Extract every record, keeping each one exactly as it is.

*** DATASET RECORDS ***

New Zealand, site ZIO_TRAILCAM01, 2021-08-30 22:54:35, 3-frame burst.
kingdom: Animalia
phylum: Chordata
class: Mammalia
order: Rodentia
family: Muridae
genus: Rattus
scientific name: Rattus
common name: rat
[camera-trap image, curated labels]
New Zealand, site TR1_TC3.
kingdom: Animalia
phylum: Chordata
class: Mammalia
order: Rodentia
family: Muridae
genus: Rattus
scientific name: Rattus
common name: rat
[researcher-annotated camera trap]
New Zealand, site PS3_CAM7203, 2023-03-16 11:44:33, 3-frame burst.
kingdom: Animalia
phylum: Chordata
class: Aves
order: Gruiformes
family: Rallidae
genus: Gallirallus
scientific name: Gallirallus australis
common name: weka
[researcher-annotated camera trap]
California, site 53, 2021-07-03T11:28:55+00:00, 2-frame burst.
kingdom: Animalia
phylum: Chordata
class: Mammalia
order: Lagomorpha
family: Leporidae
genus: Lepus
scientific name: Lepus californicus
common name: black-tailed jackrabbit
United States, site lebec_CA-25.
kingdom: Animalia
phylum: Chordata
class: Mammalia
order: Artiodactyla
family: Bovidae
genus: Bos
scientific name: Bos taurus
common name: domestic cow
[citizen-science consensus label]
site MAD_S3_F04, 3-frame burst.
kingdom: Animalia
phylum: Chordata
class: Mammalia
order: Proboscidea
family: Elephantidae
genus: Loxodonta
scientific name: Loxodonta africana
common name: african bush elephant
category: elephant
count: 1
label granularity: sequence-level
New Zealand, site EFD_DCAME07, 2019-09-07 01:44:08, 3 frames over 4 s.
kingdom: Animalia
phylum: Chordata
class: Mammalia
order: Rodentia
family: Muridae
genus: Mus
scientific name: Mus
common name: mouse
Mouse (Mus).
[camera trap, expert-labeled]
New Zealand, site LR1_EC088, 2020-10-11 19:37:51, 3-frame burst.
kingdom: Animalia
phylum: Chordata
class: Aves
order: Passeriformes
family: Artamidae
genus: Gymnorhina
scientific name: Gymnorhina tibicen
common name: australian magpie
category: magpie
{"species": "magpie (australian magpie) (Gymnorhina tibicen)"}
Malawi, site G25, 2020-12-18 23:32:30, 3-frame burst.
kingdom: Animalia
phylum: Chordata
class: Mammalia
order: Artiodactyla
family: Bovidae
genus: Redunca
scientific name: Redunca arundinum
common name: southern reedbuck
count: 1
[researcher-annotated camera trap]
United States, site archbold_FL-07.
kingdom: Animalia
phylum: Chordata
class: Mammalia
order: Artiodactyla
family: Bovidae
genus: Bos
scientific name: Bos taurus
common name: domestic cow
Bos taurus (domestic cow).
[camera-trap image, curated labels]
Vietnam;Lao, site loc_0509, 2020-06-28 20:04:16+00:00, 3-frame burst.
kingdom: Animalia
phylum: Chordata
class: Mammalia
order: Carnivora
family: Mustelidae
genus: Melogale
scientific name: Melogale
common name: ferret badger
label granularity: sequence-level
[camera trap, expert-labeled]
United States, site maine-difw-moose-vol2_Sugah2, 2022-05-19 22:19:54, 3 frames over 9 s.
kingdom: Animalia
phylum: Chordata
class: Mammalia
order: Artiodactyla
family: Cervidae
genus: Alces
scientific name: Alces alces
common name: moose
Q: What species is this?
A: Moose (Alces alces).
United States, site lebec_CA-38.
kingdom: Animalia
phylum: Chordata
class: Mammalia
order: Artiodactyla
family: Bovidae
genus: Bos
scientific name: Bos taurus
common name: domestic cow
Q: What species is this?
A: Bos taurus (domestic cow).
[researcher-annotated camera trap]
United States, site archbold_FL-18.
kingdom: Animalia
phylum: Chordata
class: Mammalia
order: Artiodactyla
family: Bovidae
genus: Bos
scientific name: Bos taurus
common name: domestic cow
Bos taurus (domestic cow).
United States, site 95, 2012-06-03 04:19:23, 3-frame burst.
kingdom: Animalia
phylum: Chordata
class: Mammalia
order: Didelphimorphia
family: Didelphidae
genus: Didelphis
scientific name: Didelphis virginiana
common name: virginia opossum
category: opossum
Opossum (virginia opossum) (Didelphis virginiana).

*** End of DATASET RECORDS ***

> COMPLETED TASK:
New Zealand, site ZIO_TRAILCAM01, 2021-08-30 22:54:35, 3-frame burst.
kingdom: Animalia
phylum: Chordata
class: Mammalia
order: Rodentia
family: Muridae
genus: Rattus
scientific name: Rattus
common name: rat
[camera-trap image, curated labels]
New Zealand, site TR1_TC3.
kingdom: Animalia
phylum: Chordata
class: Mammalia
order: Rodentia
family: Muridae
genus: Rattus
scientific name: Rattus
common name: rat
[researcher-annotated camera trap]
New Zealand, site PS3_CAM7203, 2023-03-16 11:44:33, 3-frame burst.
kingdom: Animalia
phylum: Chordata
class: Aves
order: Gruiformes
family: Rallidae
genus: Gallirallus
scientific name: Gallirallus australis
common name: weka
[researcher-annotated camera trap]
California, site 53, 2021-07-03T11:28:55+00:00, 2-frame burst.
kingdom: Animalia
phylum: Chordata
class: Mammalia
order: Lagomorpha
family: Leporidae
genus: Lepus
scientific name: Lepus californicus
common name: black-tailed jackrabbit
United States, site lebec_CA-25.
kingdom: Animalia
phylum: Chordata
class: Mammalia
order: Artiodactyla
family: Bovidae
genus: Bos
scientific name: Bos taurus
common name: domestic cow
[citizen-science consensus label]
site MAD_S3_F04, 3-frame burst.
kingdom: Animalia
phylum: Chordata
class: Mammalia
order: Proboscidea
family: Elephantidae
genus: Loxodonta
scientific name: Loxodonta africana
common name: african bush elephant
category: elephant
count: 1
label granularity: sequence-level
New Zealand, site EFD_DCAME07, 2019-09-07 01:44:08, 3 frames over 4 s.
kingdom: Animalia
phylum: Chordata
class: Mammalia
order: Rodentia
family: Muridae
genus: Mus
scientific name: Mus
common name: mouse
Mouse (Mus).
[camera trap, expert-labeled]
New Zealand, site LR1_EC088, 2020-10-11 19:37:51, 3-frame burst.
kingdom: Animalia
phylum: Chordata
class: Aves
order: Passeriformes
family: Artamidae
genus: Gymnorhina
scientific name: Gymnorhina tibicen
common name: australian magpie
category: magpie
{"species": "magpie (australian magpie) (Gymnorhina tibicen)"}
Malawi, site G25, 2020-12-18 23:32:30, 3-frame burst.
kingdom: Animalia
phylum: Chordata
class: Mammalia
order: Artiodactyla
family: Bovidae
genus: Redunca
scientific name: Redunca arundinum
common name: southern reedbuck
count: 1
[researcher-annotated camera trap]
United States, site archbold_FL-07.
kingdom: Animalia
phylum: Chordata
class: Mammalia
order: Artiodactyla
family: Bovidae
genus: Bos
scientific name: Bos taurus
common name: domestic cow
Bos taurus (domestic cow).
[camera-trap image, curated labels]
Vietnam;Lao, site loc_0509, 2020-06-28 20:04:16+00:00, 3-frame burst.
kingdom: Animalia
phylum: Chordata
class: Mammalia
order: Carnivora
family: Mustelidae
genus: Melogale
scientific name: Melogale
common name: ferret badger
label granularity: sequence-level
[camera trap, expert-labeled]
United States, site maine-difw-moose-vol2_Sugah2, 2022-05-19 22:19:54, 3 frames over 9 s.
kingdom: Animalia
phylum: Chordata
class: Mammalia
order: Artiodactyla
family: Cervidae
genus: Alces
scientific name: Alces alces
common name: moose
Q: What species is this?
A: Moose (Alces alces).
United States, site lebec_CA-38.
kingdom: Animalia
phylum: Chordata
class: Mammalia
order: Artiodactyla
family: Bovidae
genus: Bos
scientific name: Bos taurus
common name: domestic cow
Q: What species is this?
A: Bos taurus (domestic cow).
[researcher-annotated camera trap]
United States, site archbold_FL-18.
kingdom: Animalia
phylum: Chordata
class: Mammalia
order: Artiodactyla
family: Bovidae
genus: Bos
scientific name: Bos taurus
common name: domestic cow
Bos taurus (domestic cow).
United States, site 95, 2012-06-03 04:19:23, 3-frame burst.
kingdom: Animalia
phylum: Chordata
class: Mammalia
order: Didelphimorphia
family: Didelphidae
genus: Didelphis
scientific name: Didelphis virginiana
common name: virginia opossum
category: opossum
Opossum (virginia opossum) (Didelphis virginiana).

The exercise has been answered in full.